(Data entries)
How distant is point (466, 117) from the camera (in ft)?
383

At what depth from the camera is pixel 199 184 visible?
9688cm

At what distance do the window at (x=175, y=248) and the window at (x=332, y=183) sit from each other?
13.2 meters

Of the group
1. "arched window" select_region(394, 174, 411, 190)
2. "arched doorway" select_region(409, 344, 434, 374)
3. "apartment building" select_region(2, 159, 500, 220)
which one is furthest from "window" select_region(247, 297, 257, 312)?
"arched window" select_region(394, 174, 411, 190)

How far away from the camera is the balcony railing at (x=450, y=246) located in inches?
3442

What to work on
Reproduce all of the material above line for line, changing nothing.

Exercise response
How distant is point (466, 117) from the camera (in ft)?
383

At what depth from the camera is pixel 199 184 visible?
9688cm

At what distance do the window at (x=175, y=248) and the window at (x=332, y=183) sit from each other?
13.2 meters

Of the group
1. "arched window" select_region(394, 174, 411, 190)
2. "arched doorway" select_region(409, 344, 434, 374)
3. "apartment building" select_region(2, 159, 500, 220)
which one is furthest from "window" select_region(247, 297, 257, 312)?
"arched window" select_region(394, 174, 411, 190)

How far away from the camera is the balcony railing at (x=450, y=246) located in inches?
3442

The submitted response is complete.